Is this therapy sex-positive? What if we have nontraditional preferences or histories? Yes. This is a sex-positive, trauma-informed, LGBTQ-affirming space. You won’t be pathologized for your desires, your past, or how your relationship is structured. What matters most is that both partners feel safe, respected, and heard. We'll work from your values, not anyone else's.
What if one of us has experienced betrayal, secrecy, or sexual compulsivity? You’re not alone—and I work with this often. We’ll move slowly, with deep respect for both the hurt and the healing. This work helps couples create structure, boundaries, and safety while addressing the emotional wounds and rebuilding trust. There's no rush to “move on.” There is only honesty, care, and forward motion.
Do you offer intensives or just weekly sessions? I offer both. Weekly sessions are great for couples who want consistent support over time.

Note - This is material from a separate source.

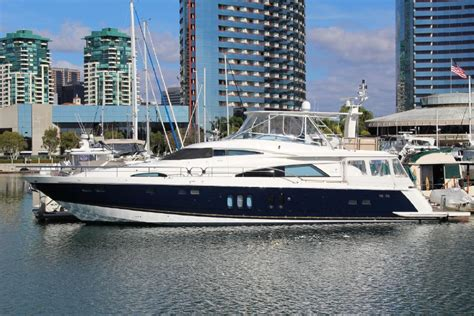 boats for sale san diego marriott 2006 74 fairline 74 squadron for sale in san diego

Private intensives are a powerful option if you're in crisis, on the brink of separation, or simply want to make faster progress in a safe, structured setting.
We’re scared it’s too late. Is there still hope? If you're ready to do the work—to get uncomfortable, to challenge old patterns, to find flexibility in how you approach your relationship and sex—there is so much hope. You know you want it to work. You just don’t know how. That’s where attachment-based sex therapy comes in. We slow everything down. We map the stuck places. We ask the questions no one’s asked you before—like: What does sex mean to you emotionally? What happens in your body when you feel rejected or pressured? Where did you learn to hide your needs? You’ll learn to turn toward each other instead of away—even when it’s hard. You’ll start building a sexual connection that feels safe, connected, and real—not performative or avoidant. It’s not too late. Not if you’re still willing to try.